Título: The Blue Flowers

Autor: Raymond Queneau

Sinopse: The Blue Flowers follows two unlikely characters: Cidrolin, who alternates between drinking and napping on a barge parked along the Seine in the 1960s, and the Duke d’Auge as he rages through history—about 700 years of it—refusing to crusade, clobbering his king with a cannon, and dabbling in alchemy. But is it just a coincidence that the Duke appears only when Cidrolin is dozing? And vice versa? As Raymond Queneau explains: “There is an old Chinese saying: ‘I dream that I am a butterfly and pray there is a butterfly dreaming he is me.’ The same can be said of the characters in this novel—those who live in the past dream of those who live in the modern era—and those who live in the modern era dream of those who live in the past.” Channeling Villon and Céline, Queneau attempts to bring the language of the French streets into common literary usage, and his mad wordplays, puns, bawdy jokes, and anachronistic wackiness have been kept amazingly and glitteringly intact by the incomparable translator Barbara Wright.

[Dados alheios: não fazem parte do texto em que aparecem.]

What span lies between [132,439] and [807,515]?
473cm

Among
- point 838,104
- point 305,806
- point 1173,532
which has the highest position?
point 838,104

A romp through the ages, by a writer “who inspires newsletters, fan clubs, and passionate exegeses.” Michael Dirda, The Washington Post

Contexto da obra

Quando a classificação é mais ampla, o contexto do livro costuma depender ainda mais de autoria, tema e edição. “The Blue Flowers”, de Raymond Queneau, publicado pela editora New Directions, em 2018 e com 244 páginas, integra a categoria Livros Variados. Por isso, autoria, edição e tema acabam tendo ainda mais peso na forma de apresentar o livro.

Editora: New Directions

Páginas: 244

Ano: 2018

Edição:

Linguagem: pt_BR

ISBN:

ISBN13: 9780811227926

    Sobre o autor

    A leitura dos livros de Raymond Queneau é um convite a explorar a linguagem em sua multiplicidade e jogo. O ritmo pode variar do frenético ao contemplativo, ora com humor irreverente, ora com uma ironia sutil que desafia o leitor a acompanhar variações inesperadas de um mesmo tema. A tensão surge da combinação entre o absurdo e o cotidiano, com personagens que transitam entre o trivial e o surreal, sempre com uma voz que oscila entre o coloquial e o experimental. A experiência é marcada por uma atenção aguçada à forma e ao som, que transforma a narrativa em um exercício criativo e lúdico. Em meio a esse panorama, os livros de Raymond Queneau revelam uma escrita que provoca o leitor a questionar o que é história, linguagem e até identidade.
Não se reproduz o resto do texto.